“Mummy, it says you don’t need to restrict screen time!”
It would seem that my 10-minute holiday luxury of putting the news on in the mornings has backfired! I thought it might be educational for the children if they wanted to watch it. They have certainly learnt something, just not necessarily what I wanted them to! Short bursts of information taken out of context and in the wrong hands can be just as damaging as no information!
The news headlines this morning do indeed announce that doctors are saying that screen time is not intrinsically bad for children. They go on to explain that the age of the child still needs to be taken into account and that exercise, social interaction and sleep are paramount to a healthy lifestyle. But it’s the head line that people of today’s society, in a hurry to get to work, organise their children or check out their latest social media update, will take in. And that headline is doing two things: firstly, it’s offering excuses for the overworked/harassed/lazy/indifferent parents amongst us to let their children stay glued to the screen for a little longer and secondly, it’s throwing the responsibility straight back at the parents, by getting rid of any medical or political support to substantiate their efforts to distract their little ones from the plasma and direct their interests elsewhere. I know the parents should be the ones to take responsibility, but sometimes it’s comforting to have a little official back up!
It is this sweeping statement that lumps all “screens” together as not being harmful that gets to me most. I would argue that not all screen activities are equal. I refuse to believe that pretending to exist on an island where the sole aim is to eliminate everyone else on said island using whatever weapon you can find is either sociable or educational, but children will argue that it is. Apparently their “building skills” are to be marvelled at – which begs the question as to whether they are aware this is virtual reality at all!
Articles about social media and the depressing effect that it has on, well, everyone really, but particularly on teenage girls, also appeared today. How can these two ideas run alongside one another. Social media appear on screens – does this not count as screen time as well? The articles point to the rise in online-bullying and lack of sleep, linked to the increase in the use of social media. It’s an unfortunate truth that we all compare ourselves with others anyway – comparing ourselves with the premeditated images that are actually intended to inspire jealousy can not be healthy, especially amongst those too young to recognise that that is what they are viewing.

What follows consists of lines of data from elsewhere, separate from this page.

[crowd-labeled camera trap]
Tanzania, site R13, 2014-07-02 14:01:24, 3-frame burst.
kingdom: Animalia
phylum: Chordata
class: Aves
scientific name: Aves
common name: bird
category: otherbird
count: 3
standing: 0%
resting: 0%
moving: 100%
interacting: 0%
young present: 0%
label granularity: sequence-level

It’s not what’s on the screen that is a concern necessarily (although that needs to be monitored), it’s the fact that it’s a sedentary activity with little social interaction. I say “little” because quite often there is a child on the other end of a mobile who is being interacted with to a certain extent and I know today’s teenagers will argue that that is a social activity. Fair enough. The problem is that, apart from the interaction hardly counting as a comprehensible conversation, they can choose to block these so-called friends – does that not count as online bullying as well? Is hard evidence really needed to prove that screens are bad for children?

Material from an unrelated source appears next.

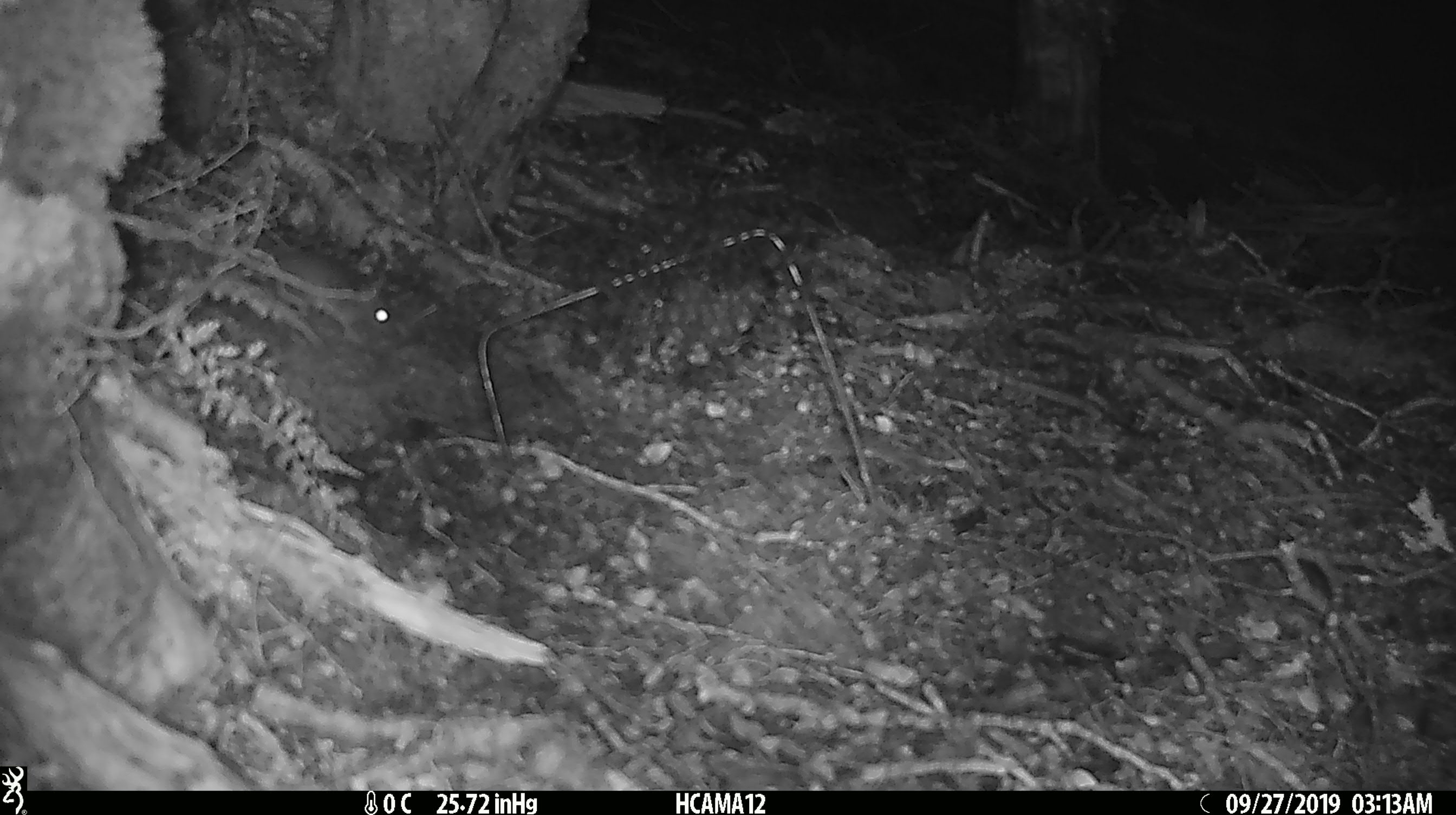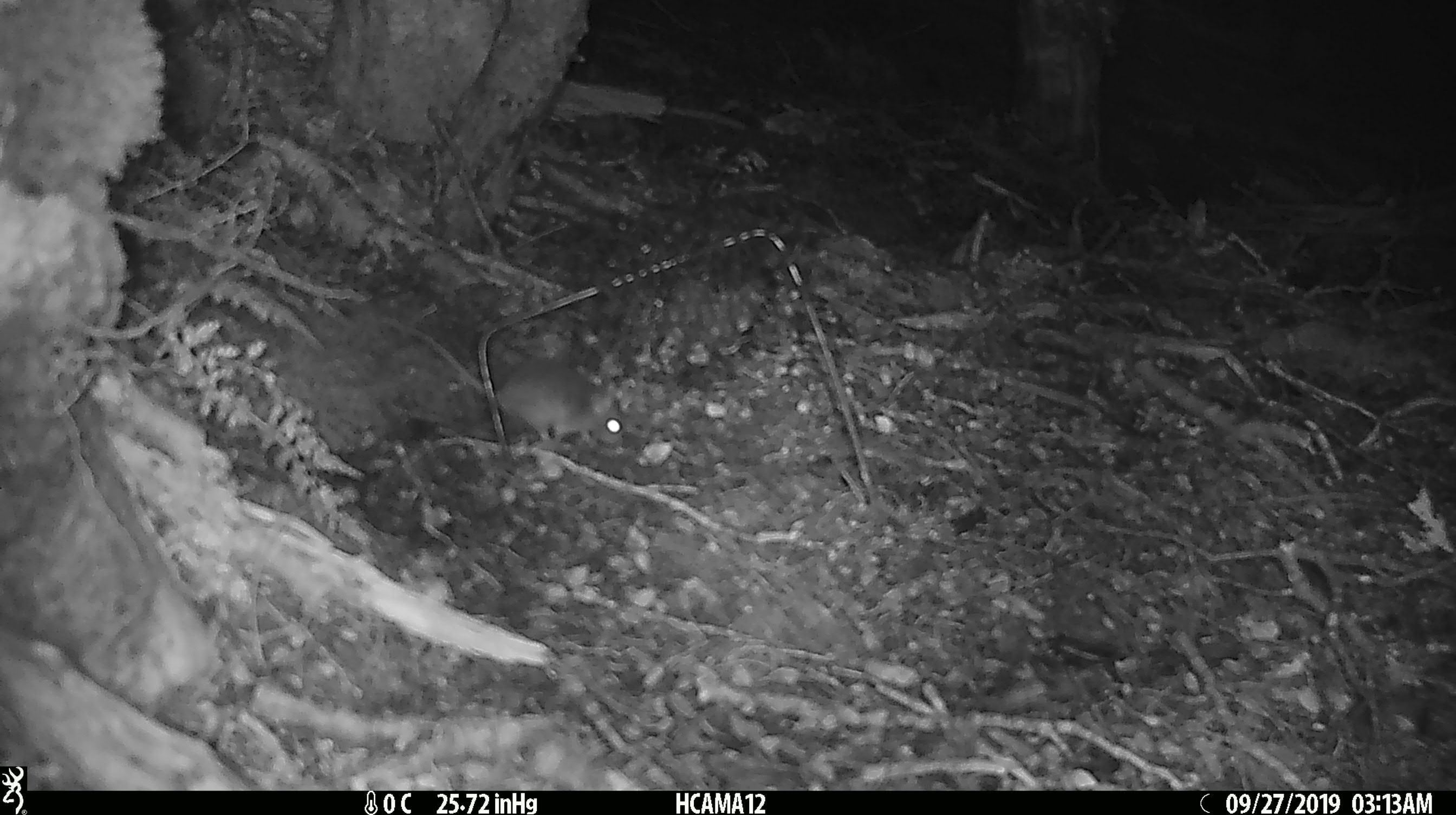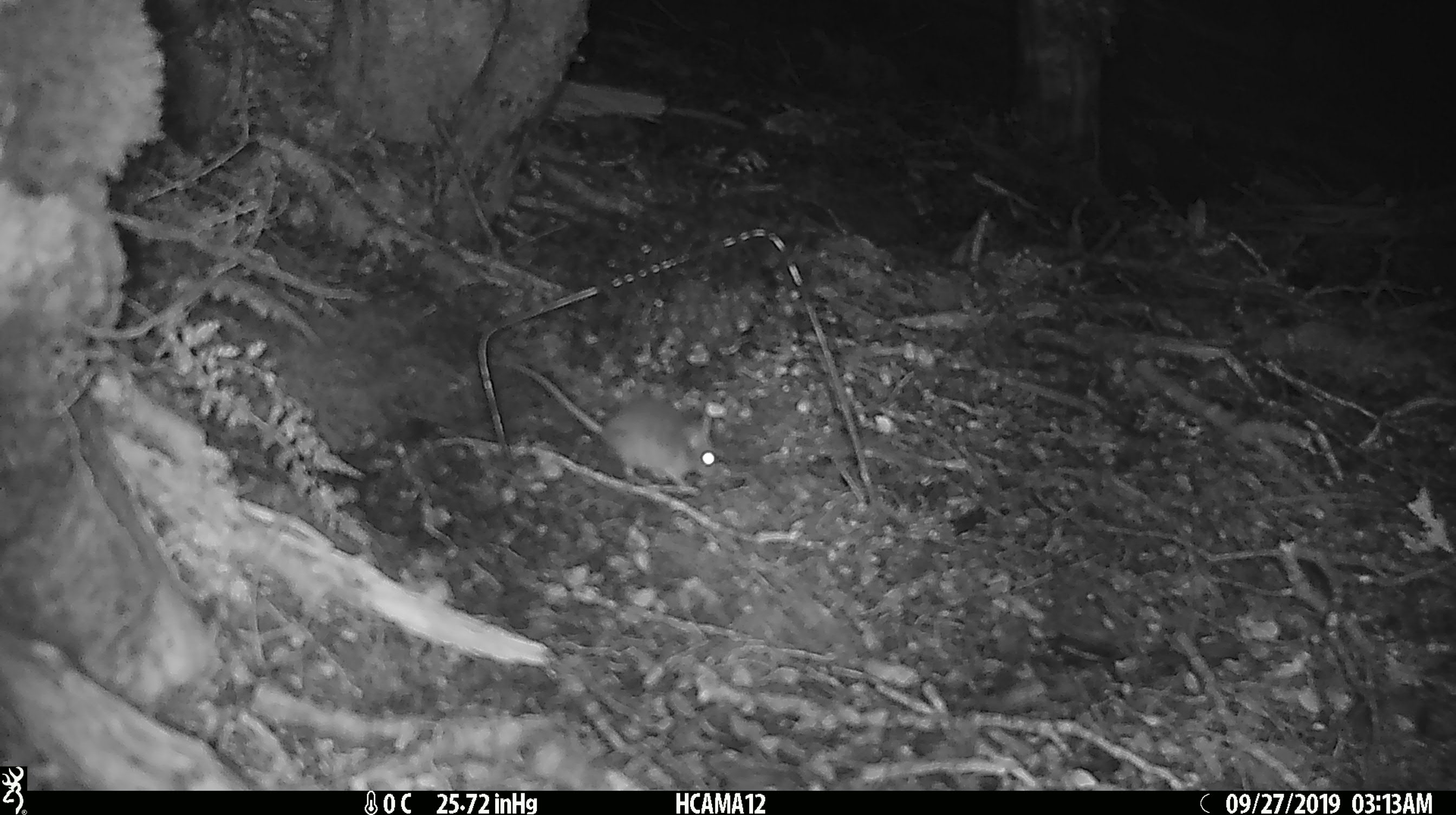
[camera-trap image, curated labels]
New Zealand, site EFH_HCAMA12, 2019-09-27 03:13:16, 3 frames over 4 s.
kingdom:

The issue as I see it is that the notion of screen time evokes so many different ideas, some more detrimental than others. Giving parents excuses to leave their child sitting passively in front of a screen is not helpful. Giving ammunition to children to throw at their parents is totally frustrating. To quote the BBC’s headline, “Worry less about screen time”. Certainly, worry less because worrying never gets anyone anywhere. Act instead. Set boundaries. Be aware constantly. And try not to fall into the easy trap of listening to alluring headlines that tell us everything is okay when it’s not!